Collyer's ruling put the council on notice that it needs to raise its game. But is there any evidence that a chastened council might heed that warning and reform itself? Unfortunately, the signs are not encouraging.
Instead, FSOC officials and their supporters are digging in, warning that any change to the Dodd-Frank framework — whether from the courts or from Capitol Hill — will undermine financial stability. Treasury Secretary Jacob J. Lew said that the court's decision "overturn[ed] the conclusions of experienced financial regulators … imposed new requirements that Congress never enacted, and contradicted key policy lessons from the financial crisis."

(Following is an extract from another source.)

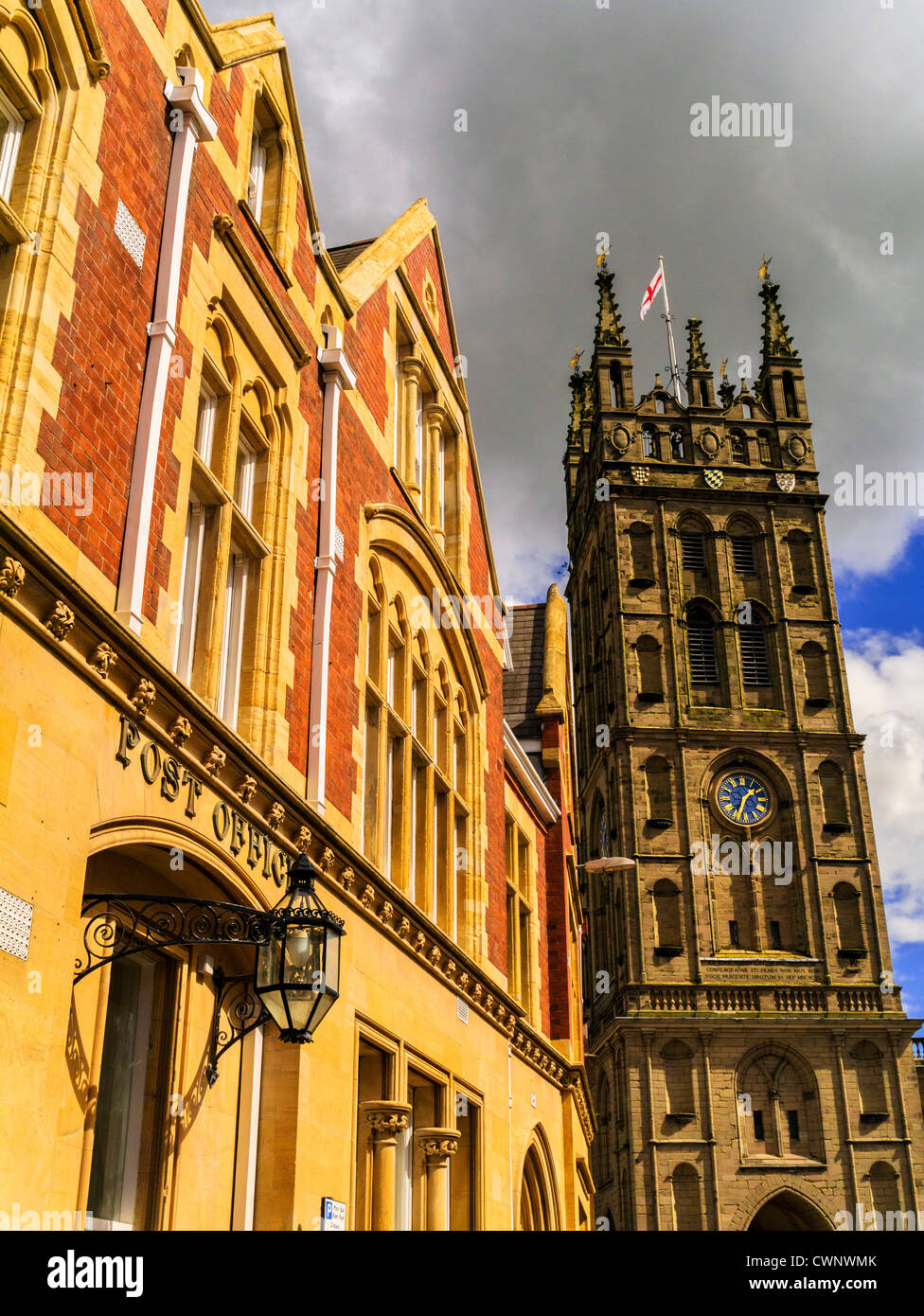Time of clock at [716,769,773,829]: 1:33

One wonders whether Secretary Lew actually read Judge Collyer's opinion. The decision didn't bar FSOC from designating SIFIs — in fact, the court rejected claims that FSOC lacked authority to designate the insurer. But the council has to follow its own rules — and Judge Collyer found it failed to do so with MetLife.

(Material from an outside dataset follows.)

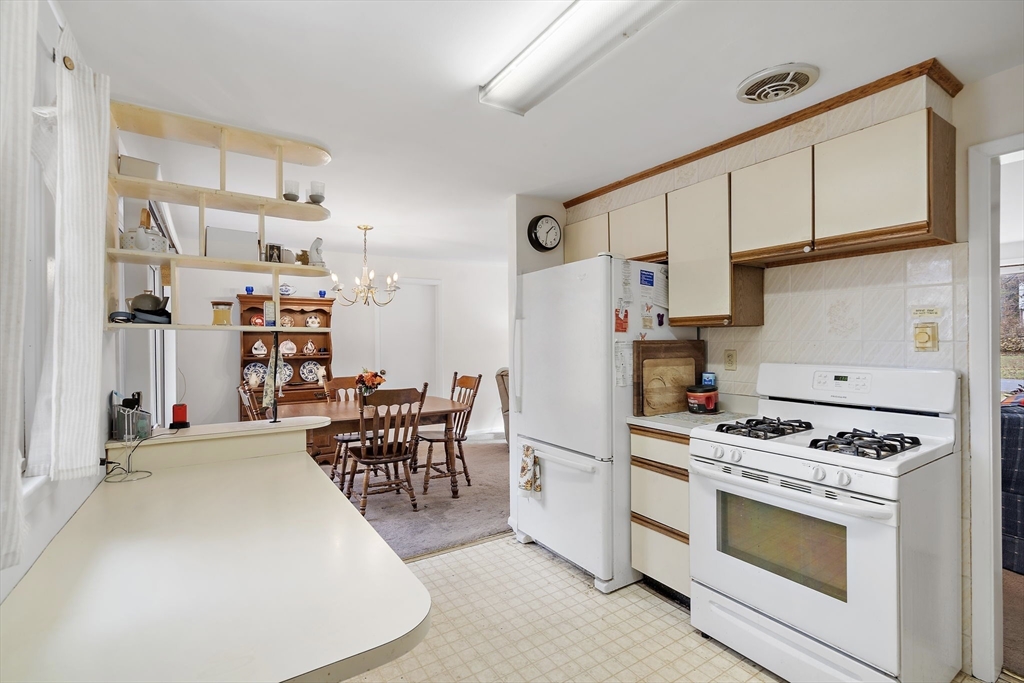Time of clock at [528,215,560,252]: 1:31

The judge's opinion notes that the council's explanation of MetLife's designation "hardly adhered to any standard when it came to assessing MetLife's threat to U.S. financial stability. … This Court cannot affirm a finding that MetLife's distress would cause severe impairment … when FSOC refused to undertake that analysis itself." Lacking the necessary analysis to show that MetLife met the standards the council itself established, the court rendered its designation "arbitrary and capricious."
The judge also found that FSOC ignored the potential consequences of its actions. The council "intentionally refused to consider the cost of regulation, a consideration that is essential to reasoned rulemaking," the opinion states. Applying the U.S. Supreme Court's 2015 decision in Michigan v. Environmental Protection Agency, Collyer dismissed the council's claim that Dodd-Frank exempted designation decisions from cost-benefit analysis.

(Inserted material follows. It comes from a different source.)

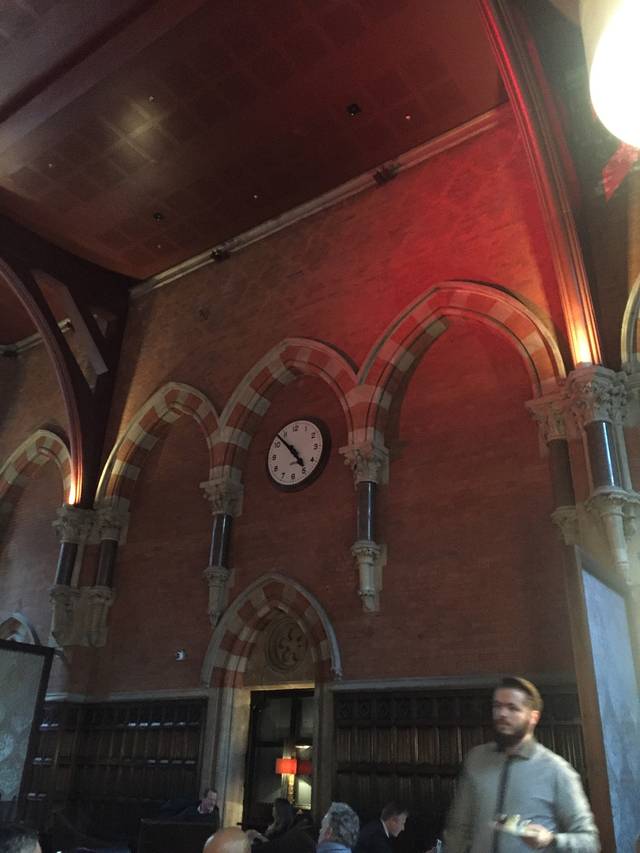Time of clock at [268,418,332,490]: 4:52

Collyer's decision is firmly rooted in well-established principles of administrative law. The judge noted that FSOC's determination to designate MetLife was so flawed that she didn't need to address MetLife's other powerful arguments against the council — including constitutional concerns.
I believe MetLife should prevail against the council's appeal. But we shouldn't wait to reform the council through legislation. The courts could address a few of the many flaws in the council's SIFI process, but there's still a need for the bipartisan FSOC Improvement Act. It's the better route to the ultimate goal: a sounder and more stable financial system with more accountable regulation.
Paul Schott Stevens is president and CEO of the Investment Company Institute, a leading global trade association for regulated funds, including U.S. mutual funds and exchange-traded funds.